__EXERCISE GOAL__
Using the entries that follow, count the lines containing the word "brain" and give that number by itself.

***** SUPPLIED ENTRIES

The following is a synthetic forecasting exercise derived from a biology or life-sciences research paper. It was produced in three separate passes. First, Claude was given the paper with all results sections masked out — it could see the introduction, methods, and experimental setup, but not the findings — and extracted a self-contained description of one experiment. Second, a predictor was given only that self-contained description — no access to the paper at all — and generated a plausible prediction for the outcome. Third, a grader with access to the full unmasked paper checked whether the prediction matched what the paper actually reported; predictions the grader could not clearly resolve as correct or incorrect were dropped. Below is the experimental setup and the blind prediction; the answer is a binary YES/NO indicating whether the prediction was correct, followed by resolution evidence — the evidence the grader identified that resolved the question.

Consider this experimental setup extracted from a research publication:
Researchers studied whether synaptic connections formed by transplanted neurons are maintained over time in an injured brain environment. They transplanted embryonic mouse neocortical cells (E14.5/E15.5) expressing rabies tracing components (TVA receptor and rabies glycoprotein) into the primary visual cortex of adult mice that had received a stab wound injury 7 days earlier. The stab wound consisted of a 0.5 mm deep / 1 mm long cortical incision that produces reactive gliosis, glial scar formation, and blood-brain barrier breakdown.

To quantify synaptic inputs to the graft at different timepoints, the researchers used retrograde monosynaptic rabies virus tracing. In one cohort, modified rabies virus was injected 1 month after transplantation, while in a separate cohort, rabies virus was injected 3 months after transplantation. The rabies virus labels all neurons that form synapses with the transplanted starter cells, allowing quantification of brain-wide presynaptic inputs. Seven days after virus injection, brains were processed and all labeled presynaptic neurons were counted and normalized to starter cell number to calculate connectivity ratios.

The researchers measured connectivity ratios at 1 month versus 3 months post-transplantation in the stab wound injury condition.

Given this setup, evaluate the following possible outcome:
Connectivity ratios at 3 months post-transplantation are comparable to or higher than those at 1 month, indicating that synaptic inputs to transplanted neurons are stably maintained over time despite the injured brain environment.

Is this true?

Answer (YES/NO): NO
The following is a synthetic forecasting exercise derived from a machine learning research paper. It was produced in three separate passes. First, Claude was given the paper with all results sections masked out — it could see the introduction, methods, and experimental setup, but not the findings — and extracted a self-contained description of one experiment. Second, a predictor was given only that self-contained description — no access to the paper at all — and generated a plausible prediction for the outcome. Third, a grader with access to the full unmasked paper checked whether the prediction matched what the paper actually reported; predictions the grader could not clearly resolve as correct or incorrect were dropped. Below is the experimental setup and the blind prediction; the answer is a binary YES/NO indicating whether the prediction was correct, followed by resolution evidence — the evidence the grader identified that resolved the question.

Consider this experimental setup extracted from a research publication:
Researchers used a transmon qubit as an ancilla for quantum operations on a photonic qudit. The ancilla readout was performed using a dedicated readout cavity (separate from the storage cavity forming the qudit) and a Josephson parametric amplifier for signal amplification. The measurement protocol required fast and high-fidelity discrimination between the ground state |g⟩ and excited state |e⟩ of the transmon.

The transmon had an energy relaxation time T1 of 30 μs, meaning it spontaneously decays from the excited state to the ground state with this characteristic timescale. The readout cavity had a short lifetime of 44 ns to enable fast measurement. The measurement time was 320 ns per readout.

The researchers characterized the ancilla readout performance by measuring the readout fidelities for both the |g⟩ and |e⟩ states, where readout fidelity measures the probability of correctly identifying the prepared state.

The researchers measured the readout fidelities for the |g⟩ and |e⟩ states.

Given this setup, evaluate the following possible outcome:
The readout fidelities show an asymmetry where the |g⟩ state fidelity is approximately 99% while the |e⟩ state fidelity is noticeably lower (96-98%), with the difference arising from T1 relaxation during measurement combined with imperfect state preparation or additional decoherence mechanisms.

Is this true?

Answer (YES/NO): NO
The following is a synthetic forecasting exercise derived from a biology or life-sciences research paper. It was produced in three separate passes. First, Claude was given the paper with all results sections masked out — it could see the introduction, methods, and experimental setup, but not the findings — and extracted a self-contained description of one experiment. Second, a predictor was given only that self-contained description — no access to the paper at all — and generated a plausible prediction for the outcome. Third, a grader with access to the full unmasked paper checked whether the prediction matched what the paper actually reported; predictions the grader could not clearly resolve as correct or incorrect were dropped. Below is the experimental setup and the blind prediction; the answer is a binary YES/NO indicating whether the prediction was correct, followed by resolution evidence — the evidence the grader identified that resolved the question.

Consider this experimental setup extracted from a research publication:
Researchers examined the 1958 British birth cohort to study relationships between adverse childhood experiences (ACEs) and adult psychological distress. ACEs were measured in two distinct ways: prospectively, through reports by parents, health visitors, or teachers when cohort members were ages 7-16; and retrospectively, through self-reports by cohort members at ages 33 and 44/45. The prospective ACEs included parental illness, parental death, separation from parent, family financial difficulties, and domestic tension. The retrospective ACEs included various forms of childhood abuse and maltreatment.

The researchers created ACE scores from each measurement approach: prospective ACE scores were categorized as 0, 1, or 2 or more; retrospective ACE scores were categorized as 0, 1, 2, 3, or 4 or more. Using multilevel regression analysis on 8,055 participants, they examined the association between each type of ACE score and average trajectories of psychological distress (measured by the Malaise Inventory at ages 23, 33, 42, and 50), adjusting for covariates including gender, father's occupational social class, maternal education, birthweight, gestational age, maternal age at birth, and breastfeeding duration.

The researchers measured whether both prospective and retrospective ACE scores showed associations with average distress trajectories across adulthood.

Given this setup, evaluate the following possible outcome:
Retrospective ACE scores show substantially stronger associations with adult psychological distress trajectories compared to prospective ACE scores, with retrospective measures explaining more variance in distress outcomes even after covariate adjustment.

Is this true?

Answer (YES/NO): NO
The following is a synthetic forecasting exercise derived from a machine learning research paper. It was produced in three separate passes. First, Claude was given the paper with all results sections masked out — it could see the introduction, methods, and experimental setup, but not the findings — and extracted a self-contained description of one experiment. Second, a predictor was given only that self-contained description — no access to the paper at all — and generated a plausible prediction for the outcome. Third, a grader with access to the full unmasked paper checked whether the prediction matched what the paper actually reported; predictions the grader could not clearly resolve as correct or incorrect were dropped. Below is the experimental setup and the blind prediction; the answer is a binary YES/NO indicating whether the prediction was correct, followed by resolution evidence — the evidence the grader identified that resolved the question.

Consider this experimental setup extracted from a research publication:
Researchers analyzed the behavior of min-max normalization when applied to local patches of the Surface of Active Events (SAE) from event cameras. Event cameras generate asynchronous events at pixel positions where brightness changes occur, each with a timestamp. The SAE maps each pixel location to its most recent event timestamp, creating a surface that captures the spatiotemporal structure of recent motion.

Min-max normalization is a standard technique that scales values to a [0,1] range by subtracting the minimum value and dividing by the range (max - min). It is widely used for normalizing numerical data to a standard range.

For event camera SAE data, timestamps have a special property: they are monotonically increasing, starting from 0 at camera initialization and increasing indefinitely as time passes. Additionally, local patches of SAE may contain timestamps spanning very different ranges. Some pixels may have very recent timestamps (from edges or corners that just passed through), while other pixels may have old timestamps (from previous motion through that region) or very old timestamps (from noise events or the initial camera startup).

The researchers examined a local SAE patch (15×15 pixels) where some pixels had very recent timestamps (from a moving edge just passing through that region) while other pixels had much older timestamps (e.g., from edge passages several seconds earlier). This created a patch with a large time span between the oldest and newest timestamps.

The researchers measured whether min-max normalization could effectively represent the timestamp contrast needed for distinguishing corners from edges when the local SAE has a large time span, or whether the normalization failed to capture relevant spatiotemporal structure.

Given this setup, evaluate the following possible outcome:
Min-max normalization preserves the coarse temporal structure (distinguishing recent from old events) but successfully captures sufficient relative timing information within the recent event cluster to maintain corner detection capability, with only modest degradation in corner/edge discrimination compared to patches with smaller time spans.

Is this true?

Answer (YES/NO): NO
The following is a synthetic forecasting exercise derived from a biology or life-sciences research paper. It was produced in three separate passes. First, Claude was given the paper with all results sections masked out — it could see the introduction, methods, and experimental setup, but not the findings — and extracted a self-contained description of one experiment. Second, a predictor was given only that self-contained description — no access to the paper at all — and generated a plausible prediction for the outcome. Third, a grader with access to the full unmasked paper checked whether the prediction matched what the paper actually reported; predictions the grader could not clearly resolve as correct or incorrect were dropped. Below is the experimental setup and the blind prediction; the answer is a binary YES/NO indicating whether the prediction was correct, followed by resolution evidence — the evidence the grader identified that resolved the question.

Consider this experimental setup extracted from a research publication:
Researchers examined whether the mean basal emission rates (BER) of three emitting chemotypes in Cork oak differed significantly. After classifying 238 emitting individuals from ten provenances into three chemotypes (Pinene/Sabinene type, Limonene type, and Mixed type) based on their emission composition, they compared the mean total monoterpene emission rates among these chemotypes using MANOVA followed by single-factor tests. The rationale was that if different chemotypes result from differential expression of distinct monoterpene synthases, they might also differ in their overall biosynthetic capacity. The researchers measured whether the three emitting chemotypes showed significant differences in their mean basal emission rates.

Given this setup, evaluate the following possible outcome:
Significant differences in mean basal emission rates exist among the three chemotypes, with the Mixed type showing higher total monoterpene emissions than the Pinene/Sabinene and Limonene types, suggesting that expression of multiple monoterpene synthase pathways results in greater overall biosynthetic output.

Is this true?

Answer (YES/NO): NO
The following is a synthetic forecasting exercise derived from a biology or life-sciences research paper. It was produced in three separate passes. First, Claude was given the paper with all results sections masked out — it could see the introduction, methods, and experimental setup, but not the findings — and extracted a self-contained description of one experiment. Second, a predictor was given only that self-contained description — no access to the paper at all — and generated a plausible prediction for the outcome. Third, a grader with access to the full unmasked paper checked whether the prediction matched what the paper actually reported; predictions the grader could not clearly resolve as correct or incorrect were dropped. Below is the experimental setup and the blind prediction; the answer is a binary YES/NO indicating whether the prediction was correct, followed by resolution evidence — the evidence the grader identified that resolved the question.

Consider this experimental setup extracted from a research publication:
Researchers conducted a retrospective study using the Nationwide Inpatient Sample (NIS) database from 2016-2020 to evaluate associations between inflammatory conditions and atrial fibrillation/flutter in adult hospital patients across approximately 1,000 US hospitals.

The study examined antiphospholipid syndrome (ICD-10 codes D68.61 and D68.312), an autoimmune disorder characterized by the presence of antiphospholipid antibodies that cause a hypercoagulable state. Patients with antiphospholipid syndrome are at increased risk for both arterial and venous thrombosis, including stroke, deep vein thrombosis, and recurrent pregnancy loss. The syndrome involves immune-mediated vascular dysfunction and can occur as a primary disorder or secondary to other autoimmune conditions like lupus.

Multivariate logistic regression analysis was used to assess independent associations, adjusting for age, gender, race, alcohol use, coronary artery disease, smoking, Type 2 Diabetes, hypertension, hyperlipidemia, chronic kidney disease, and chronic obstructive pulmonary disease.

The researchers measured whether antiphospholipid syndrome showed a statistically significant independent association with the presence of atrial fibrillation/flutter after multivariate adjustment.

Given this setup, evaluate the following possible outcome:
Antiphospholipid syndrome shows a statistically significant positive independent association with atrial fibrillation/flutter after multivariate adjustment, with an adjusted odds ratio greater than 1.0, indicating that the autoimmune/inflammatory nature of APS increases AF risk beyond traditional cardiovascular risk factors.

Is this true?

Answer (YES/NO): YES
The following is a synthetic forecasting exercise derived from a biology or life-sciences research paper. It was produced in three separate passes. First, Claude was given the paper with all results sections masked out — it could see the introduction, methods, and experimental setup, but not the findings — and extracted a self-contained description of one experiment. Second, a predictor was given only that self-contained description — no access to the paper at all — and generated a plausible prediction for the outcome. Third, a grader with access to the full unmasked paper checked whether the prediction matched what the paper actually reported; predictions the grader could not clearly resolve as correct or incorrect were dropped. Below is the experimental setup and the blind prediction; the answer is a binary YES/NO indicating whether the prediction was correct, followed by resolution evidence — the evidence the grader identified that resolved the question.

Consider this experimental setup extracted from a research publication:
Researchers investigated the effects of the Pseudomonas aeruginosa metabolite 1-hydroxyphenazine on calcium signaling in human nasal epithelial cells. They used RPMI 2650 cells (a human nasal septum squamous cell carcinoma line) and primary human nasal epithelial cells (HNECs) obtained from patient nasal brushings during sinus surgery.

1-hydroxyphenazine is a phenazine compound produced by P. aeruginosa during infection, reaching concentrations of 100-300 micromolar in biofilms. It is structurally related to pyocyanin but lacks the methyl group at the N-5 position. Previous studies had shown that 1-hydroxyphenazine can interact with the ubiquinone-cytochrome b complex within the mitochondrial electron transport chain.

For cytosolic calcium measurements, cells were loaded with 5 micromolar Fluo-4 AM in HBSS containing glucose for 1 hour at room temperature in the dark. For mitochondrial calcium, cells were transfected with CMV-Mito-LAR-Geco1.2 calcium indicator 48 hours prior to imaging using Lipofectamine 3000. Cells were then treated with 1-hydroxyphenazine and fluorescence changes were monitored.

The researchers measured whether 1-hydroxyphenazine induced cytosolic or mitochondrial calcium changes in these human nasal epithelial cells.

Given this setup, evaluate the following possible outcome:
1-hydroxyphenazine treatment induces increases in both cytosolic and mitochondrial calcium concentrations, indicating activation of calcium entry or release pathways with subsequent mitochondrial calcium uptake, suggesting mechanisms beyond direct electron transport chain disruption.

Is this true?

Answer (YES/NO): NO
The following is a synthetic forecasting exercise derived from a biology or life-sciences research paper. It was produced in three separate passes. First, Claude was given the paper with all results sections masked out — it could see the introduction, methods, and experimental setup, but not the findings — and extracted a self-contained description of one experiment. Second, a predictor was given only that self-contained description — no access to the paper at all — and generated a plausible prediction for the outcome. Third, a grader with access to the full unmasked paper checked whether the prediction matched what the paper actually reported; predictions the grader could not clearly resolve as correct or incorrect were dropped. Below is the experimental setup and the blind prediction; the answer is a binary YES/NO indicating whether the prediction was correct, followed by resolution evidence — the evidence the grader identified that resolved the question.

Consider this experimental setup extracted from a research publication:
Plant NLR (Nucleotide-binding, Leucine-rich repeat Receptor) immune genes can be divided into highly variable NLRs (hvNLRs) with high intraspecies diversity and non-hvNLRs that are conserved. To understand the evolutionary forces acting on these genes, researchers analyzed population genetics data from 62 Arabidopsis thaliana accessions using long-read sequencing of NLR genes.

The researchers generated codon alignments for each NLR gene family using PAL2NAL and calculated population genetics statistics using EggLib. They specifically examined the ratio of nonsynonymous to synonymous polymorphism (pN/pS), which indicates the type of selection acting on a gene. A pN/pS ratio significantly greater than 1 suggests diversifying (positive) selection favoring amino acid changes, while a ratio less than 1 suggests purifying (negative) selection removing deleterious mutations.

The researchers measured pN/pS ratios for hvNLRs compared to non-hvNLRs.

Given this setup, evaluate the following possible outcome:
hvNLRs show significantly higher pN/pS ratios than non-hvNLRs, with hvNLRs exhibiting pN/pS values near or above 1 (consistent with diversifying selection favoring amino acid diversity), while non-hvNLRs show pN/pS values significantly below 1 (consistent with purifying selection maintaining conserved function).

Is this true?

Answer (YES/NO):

**********

__ANSWER TO THE PROBLEM__
3